Дворецкий, который открыл дверь, был одет в ливрею старинного покроя, бриджи до колен и получулки. Пудреный парик XVIII века обрамлял коричневое лицо. Он посмотрел на мокрую фигуру Мэри без всякого выражения. С тем же успехом он мог бы быть статуей.

– Я хотела бы видеть мадемуазель Сазерак, – сказала Мэри по-французски. – Передайте ей, что пришла мадемуазель Макалистер.

Дворецкий отступил на шаг, поднял со стола серебряный поднос, вновь шагнул вперед, протягивая поднос Мэри.

– Вашу карточку, мадемуазель, – сказал он.

– У меня нет визитной карточки. Просто скажите ей, что я здесь. Я совсем промокла и хотела бы войти.

– Мадемуазель Сазерак нет дома, – сказал дворецкий. Он положил поднос на место и начал закрывать дверь.

Мэри придержала дверь рукой. Отчаяние придало ей смелости.

– Когда она будет? Она обязательно захочет повидать меня. Я могу подождать ее.

– Мадемуазель Сазерак выехала из города на неделю, мадемуазель. Я передам ей, что вы заходили. – Он закрыл дверь.

Храбрость покинула Мэри. Прислонившись к двери, она заплакала.

– Ну-ка, ну-ка, мисси, так не пойдет, – сказал Джошуа. – Неделя не такой уж большой срок. Может, она куда уехала вашу родню разыскивать.

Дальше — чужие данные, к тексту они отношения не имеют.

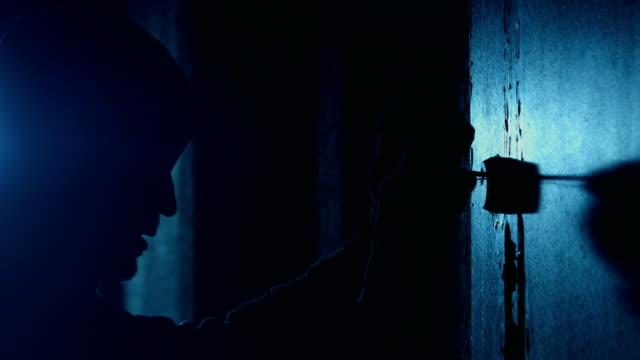 vídeos y material grabado en eventos de stock de burglar or thief breaking the lock with lock-picker - ladrón de casas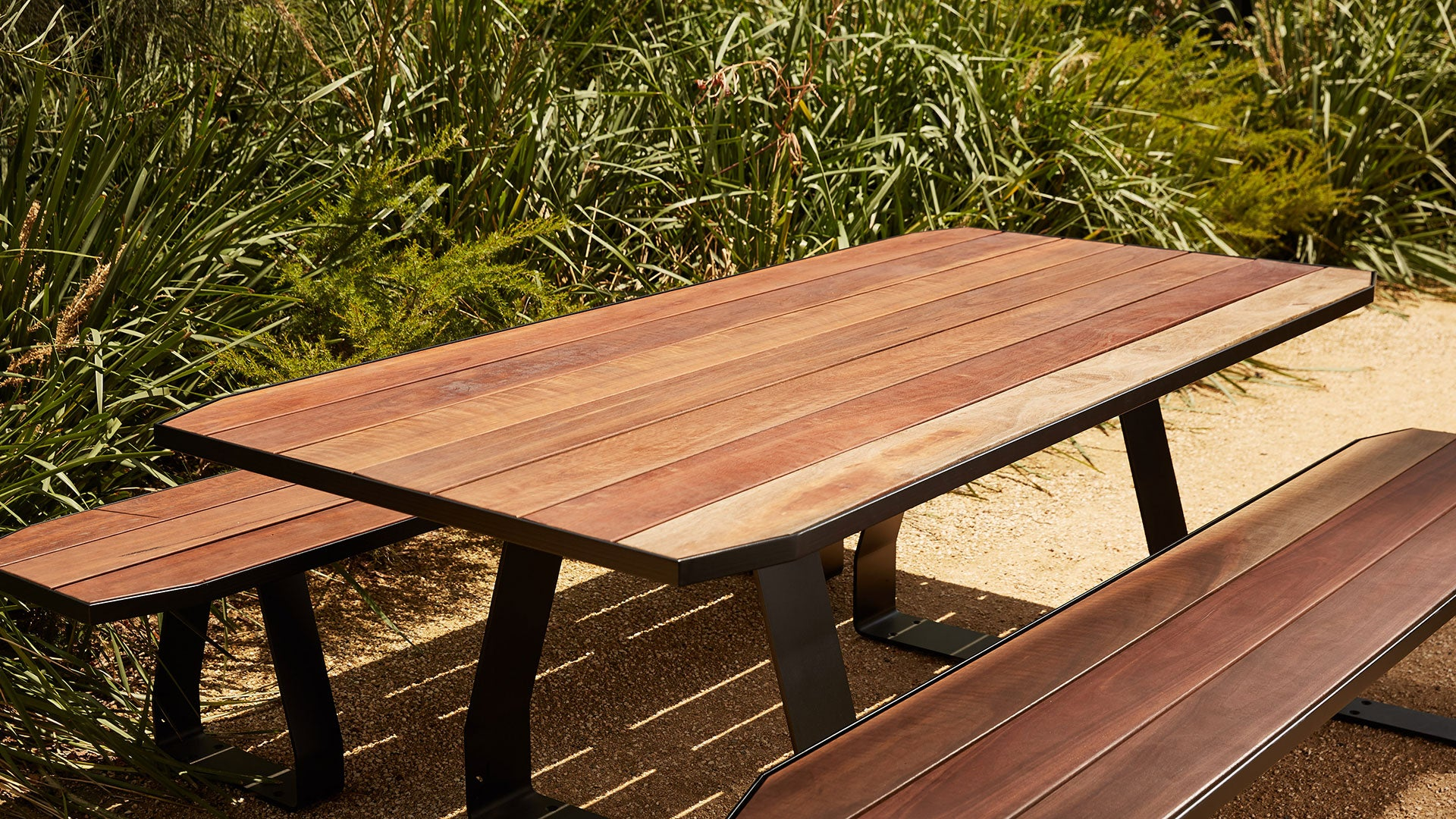 Stirrup 6 Person Outdoor Table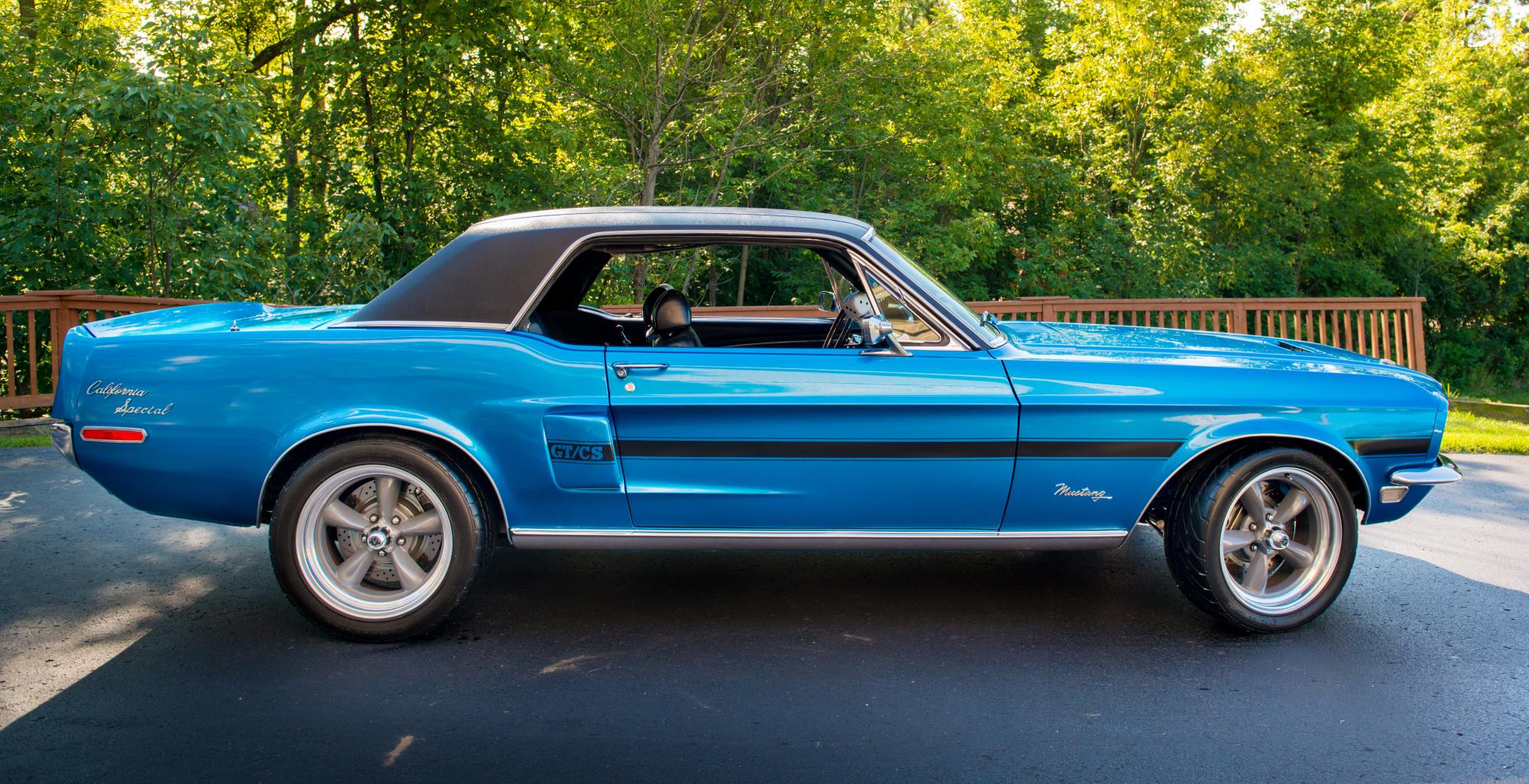 RESTOMOD MUSTANGS: THE HIPSTERS OF CARS ARE VINTAGE ON THE OUTSIDE ...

Мэри утерла глаза концом шали. В словах Джошуа был здравый смысл. Просто она промокла и чувствовала себя плохо, потому-то так легко и впала в отчаяние. Она заставила себя улыбнуться.

– Извини, я веду себя как дура, – сказала она. – Просто неважно себя чувствую.

– Просто у вас в животике совсем пусто. Пойдемте-ка назад и купим пирожков на углу. – Джошуа повернулся и медленно пошел по улице. Мэри нетвердым шагом догнала его. Она не заметила, как на одном из окон дома Сазераков приоткрылась занавеска.